Problem to work on – Write a continuation of the meeting minutes on the financial implications of COVID-19, starting after their last sentence.

Segment Start: Exercise passage

Agenda item

COVID-19 - Financial Implications

This report sets out the projected financial impact of Covid-19 on the Council’s revenue and capital budgets up to 31 March 2021.

Minutes:

The Executive Director of Resources submitted a report setting out the projected financial impact of Covid-19 on the Council’s revenue and capital budgets up to 31 March 2021.

 

The report explained that the estimated impact of Covid 19 on the Council included actual and projected expenditure arising directly as a result of the pandemic necessary to either maintain existing services or to provide additional capacity/services as necessary; actual and projected income lost due to reduced demand and cessation of services; and the projected impact on the delivery of agreed Medium Term Financial Strategy (MTFS) savings as a result of the refocussing of staff to respond to the Pandemic. The Council had received a total of £8.3m in general support funding from Central Government in two tranches: £3.8m and £4.5m respectively.  Based on the latest projections, the total net additional cost to the Council, including BFfC, as a result of Covid-19 up to 31 March 2021 was £15.6m, of which £1.1m was the total net cost incurred in 2019/20 and £14.5m the projected net impact in 2020/21.

Segment End: Exercise passage
Segment Start: Dataset extract

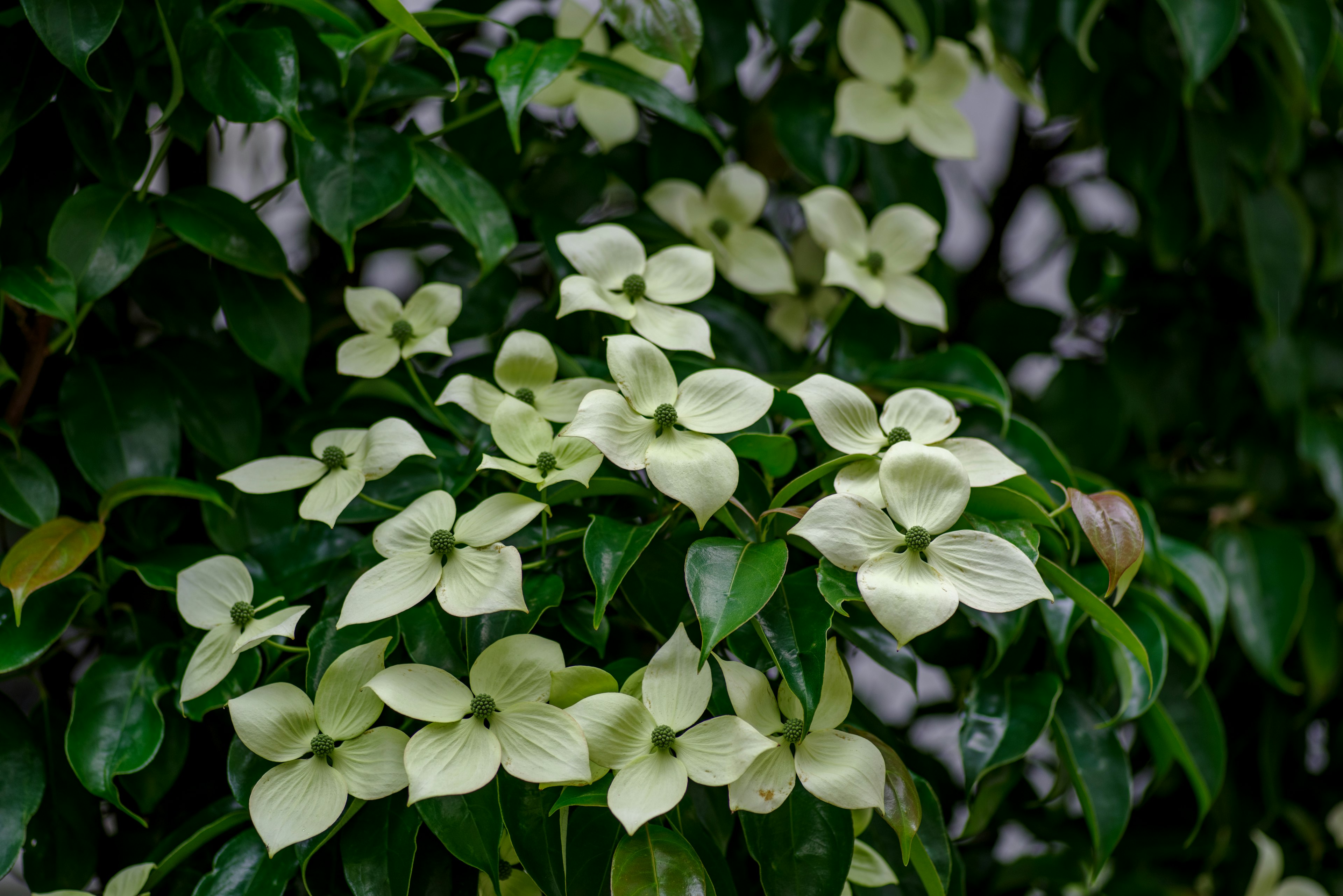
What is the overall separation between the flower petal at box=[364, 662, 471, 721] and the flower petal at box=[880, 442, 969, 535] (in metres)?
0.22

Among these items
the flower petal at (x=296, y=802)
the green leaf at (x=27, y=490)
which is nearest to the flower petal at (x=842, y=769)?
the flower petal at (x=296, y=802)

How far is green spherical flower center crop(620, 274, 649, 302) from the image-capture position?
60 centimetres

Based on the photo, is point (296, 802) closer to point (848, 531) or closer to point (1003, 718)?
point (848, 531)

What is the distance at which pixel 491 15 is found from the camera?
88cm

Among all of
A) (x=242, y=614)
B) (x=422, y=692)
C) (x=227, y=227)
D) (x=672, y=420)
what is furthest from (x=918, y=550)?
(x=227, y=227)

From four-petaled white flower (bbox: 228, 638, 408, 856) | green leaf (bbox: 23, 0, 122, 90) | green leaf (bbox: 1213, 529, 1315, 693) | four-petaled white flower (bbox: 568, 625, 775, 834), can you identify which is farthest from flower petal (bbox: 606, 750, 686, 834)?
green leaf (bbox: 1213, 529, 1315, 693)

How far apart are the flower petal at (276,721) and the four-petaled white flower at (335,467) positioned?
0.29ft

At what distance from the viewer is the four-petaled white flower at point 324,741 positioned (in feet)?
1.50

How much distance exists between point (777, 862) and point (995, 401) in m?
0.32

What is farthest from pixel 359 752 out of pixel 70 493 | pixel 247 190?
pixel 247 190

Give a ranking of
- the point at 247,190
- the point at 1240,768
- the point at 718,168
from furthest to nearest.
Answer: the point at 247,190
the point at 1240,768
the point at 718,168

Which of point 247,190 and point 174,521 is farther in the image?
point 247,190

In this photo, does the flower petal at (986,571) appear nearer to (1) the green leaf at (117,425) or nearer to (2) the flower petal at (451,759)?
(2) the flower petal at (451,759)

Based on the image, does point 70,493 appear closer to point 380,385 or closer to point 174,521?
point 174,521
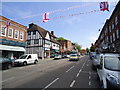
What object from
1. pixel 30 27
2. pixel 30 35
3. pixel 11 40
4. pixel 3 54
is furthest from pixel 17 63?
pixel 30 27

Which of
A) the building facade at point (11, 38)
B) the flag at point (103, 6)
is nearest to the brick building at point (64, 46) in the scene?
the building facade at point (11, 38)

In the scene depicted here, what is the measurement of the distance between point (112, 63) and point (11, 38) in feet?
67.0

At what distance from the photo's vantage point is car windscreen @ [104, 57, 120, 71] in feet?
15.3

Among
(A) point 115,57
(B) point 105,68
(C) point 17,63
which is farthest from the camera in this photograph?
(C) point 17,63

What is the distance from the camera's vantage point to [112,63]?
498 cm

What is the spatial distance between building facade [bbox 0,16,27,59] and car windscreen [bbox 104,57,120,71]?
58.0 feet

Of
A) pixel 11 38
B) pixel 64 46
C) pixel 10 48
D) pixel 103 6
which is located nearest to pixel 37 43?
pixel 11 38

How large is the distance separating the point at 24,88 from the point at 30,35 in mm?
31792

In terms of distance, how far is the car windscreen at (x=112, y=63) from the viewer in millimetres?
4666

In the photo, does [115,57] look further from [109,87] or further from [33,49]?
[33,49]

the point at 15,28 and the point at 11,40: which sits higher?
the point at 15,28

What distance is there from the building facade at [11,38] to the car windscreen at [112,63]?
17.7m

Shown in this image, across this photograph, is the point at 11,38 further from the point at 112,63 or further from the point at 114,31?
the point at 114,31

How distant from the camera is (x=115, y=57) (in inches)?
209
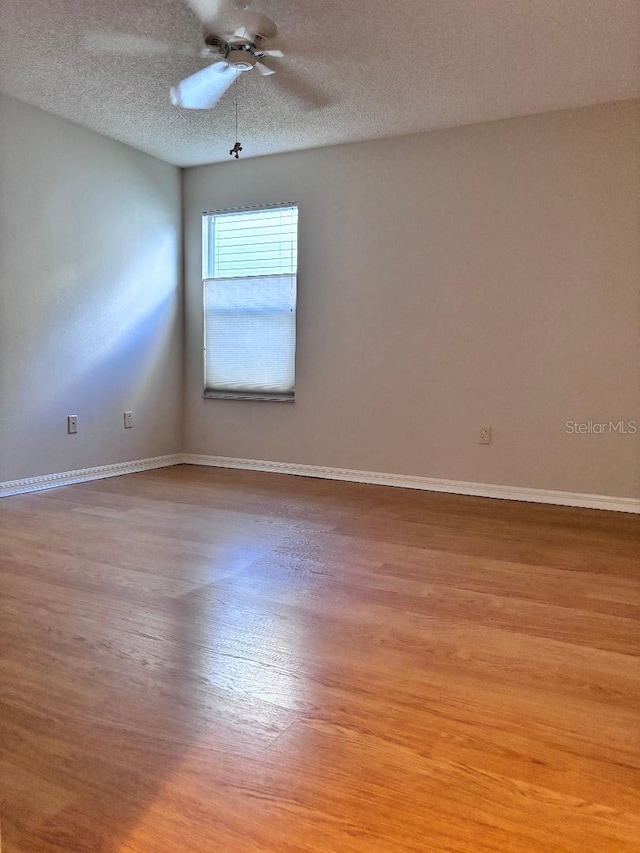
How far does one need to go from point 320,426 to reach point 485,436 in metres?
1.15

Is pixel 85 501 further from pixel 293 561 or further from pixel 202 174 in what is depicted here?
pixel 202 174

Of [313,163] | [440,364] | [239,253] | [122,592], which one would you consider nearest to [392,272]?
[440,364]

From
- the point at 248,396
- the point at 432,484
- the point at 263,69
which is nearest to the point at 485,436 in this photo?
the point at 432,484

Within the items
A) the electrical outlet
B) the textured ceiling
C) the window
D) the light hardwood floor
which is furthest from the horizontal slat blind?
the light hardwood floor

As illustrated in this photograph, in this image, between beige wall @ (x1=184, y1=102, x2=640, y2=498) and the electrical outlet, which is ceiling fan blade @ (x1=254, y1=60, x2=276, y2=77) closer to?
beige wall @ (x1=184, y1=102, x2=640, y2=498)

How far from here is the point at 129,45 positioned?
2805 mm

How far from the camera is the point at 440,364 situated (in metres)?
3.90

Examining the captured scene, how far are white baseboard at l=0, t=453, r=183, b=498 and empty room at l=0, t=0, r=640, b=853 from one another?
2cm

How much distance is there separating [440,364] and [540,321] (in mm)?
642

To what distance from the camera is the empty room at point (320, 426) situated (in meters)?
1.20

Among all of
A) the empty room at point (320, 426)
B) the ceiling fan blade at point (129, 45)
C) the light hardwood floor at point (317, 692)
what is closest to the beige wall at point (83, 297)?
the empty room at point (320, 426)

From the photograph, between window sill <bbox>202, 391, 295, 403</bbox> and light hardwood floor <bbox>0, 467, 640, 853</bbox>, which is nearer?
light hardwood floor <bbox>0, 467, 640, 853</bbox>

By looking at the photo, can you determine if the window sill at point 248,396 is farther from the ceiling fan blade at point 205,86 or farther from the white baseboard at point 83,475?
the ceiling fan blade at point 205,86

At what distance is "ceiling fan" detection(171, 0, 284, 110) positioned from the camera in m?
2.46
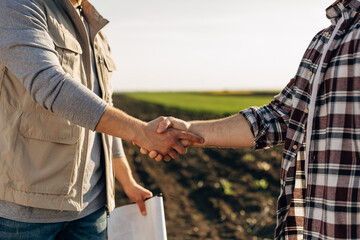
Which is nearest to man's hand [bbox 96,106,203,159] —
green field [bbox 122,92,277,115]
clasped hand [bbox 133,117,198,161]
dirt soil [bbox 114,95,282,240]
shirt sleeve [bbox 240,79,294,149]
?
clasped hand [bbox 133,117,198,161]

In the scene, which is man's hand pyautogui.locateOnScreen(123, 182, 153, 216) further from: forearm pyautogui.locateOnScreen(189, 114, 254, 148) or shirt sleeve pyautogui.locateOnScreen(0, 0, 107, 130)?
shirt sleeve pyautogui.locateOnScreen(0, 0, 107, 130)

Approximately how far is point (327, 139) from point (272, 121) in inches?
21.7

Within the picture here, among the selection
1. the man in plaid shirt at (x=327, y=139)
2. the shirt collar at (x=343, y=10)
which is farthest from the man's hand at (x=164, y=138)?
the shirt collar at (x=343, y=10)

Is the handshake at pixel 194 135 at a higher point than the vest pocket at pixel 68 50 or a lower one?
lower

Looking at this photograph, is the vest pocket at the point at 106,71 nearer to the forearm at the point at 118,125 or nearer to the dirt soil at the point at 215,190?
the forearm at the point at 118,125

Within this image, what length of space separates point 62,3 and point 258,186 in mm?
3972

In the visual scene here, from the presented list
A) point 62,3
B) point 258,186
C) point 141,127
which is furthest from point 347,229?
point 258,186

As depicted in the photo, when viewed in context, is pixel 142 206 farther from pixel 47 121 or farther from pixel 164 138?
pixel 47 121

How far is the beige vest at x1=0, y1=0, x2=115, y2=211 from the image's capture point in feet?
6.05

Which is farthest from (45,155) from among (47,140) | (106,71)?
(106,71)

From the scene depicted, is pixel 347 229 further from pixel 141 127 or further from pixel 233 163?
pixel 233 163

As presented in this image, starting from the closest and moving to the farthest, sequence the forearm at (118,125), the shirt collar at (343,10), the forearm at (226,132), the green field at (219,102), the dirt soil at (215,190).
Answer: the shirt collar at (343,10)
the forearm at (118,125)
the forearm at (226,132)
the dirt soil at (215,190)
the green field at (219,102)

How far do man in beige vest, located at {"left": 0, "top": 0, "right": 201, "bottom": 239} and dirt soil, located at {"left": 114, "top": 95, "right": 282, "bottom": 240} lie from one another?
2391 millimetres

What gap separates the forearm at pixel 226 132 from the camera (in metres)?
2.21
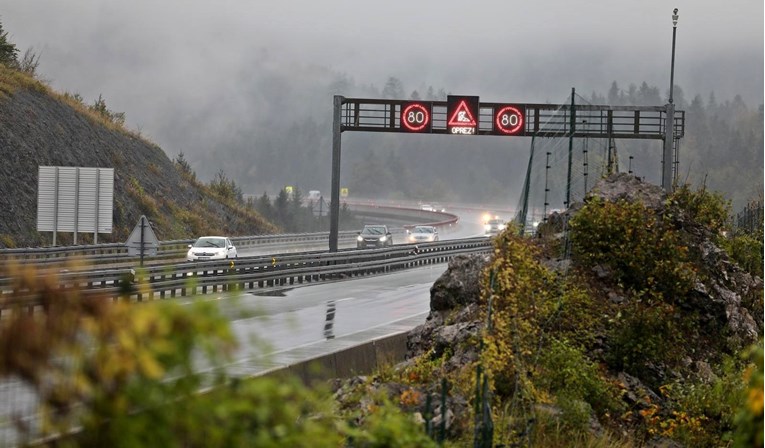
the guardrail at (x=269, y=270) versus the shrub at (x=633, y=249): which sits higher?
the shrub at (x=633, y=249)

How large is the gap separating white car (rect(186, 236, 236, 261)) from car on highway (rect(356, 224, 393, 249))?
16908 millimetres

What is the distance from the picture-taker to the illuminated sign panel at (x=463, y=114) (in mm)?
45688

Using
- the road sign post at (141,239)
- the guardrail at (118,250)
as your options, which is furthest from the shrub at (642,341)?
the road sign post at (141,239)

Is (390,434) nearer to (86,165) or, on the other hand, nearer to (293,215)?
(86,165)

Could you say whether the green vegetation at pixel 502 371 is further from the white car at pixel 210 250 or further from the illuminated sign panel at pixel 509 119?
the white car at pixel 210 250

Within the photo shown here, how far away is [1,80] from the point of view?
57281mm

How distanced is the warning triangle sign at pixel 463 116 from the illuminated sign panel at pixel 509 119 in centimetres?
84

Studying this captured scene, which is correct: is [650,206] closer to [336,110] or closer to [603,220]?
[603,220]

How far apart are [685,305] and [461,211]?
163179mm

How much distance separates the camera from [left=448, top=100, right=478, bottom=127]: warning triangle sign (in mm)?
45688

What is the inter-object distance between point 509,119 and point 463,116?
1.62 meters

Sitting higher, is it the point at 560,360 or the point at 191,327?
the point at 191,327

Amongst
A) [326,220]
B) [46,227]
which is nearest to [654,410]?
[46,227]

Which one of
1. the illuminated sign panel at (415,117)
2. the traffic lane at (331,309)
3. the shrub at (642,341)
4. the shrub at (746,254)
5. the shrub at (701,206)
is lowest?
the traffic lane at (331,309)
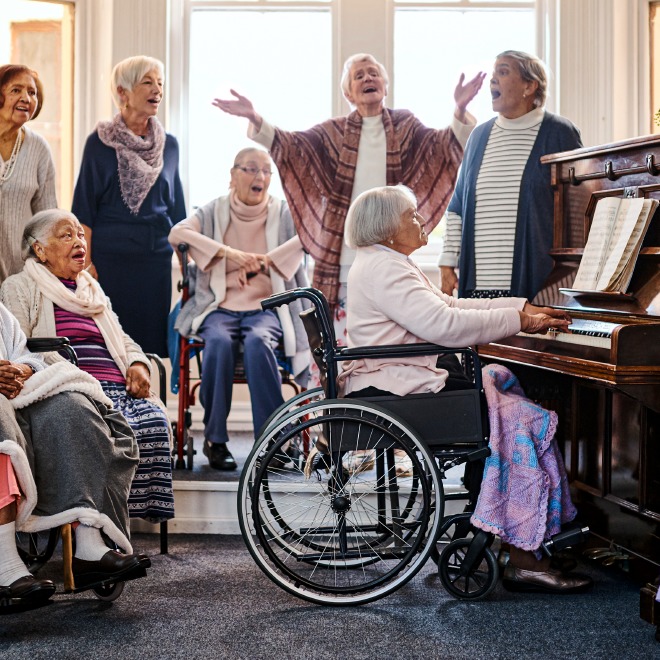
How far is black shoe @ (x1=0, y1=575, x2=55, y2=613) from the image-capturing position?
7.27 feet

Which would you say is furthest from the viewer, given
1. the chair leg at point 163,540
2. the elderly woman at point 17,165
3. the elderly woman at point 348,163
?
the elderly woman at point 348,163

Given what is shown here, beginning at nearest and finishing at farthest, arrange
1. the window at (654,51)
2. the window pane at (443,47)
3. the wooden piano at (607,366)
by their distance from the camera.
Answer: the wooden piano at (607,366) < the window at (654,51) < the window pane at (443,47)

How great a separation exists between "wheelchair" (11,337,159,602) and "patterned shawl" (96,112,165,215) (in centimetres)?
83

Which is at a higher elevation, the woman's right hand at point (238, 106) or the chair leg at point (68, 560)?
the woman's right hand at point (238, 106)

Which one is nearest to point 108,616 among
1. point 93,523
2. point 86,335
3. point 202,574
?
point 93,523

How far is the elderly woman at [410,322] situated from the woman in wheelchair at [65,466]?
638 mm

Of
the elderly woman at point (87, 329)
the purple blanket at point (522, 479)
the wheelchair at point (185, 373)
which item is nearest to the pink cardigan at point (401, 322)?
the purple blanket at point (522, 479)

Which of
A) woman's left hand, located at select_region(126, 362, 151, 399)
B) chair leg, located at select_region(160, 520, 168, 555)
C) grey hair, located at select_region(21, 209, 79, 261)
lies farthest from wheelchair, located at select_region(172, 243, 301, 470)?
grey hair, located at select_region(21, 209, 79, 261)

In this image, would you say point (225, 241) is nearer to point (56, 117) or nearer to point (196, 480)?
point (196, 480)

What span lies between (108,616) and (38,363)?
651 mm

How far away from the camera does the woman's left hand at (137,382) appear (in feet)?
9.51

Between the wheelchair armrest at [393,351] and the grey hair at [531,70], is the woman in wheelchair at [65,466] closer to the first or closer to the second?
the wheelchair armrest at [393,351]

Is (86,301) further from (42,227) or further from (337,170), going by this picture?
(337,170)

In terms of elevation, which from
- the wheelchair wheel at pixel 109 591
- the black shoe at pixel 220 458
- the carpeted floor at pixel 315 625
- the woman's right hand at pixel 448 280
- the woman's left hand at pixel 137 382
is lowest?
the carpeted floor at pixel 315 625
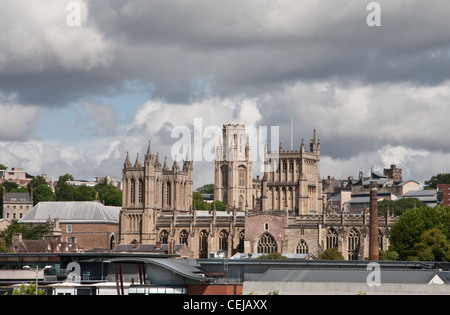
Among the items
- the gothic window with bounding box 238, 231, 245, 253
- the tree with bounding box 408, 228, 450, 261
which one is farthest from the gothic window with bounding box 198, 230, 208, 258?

Segment End: Dataset extract

Your response –
The report identified £3.4m of 2020/21 MTFS savings as being at risk as a result of Covid-19. Assumed income would be delayed, albeit a significant percentage may only be temporary whilst lockdown and recovery ensue.  The Council’s Medium-Term Financial Strategy included all prior year savings and income targets within the base budget for future years. There was therefore a significant risk that, without further action, the Council’s 2021/22 budget would need to find equivalent levels of savings to address the gap which would arise if the at-risk savings were not realised or mitigated on an ongoing basis.  In addition, it was highly likely that Council Tax and Business Rates collection would be impacted; projected losses based on a comparison with 2019/20 collection rates indicated a potential total loss of £7.559m with the Council’s share being £5.149m.  This amount would be a pressure on the 2021/22 budget in addition to the lost savings and income.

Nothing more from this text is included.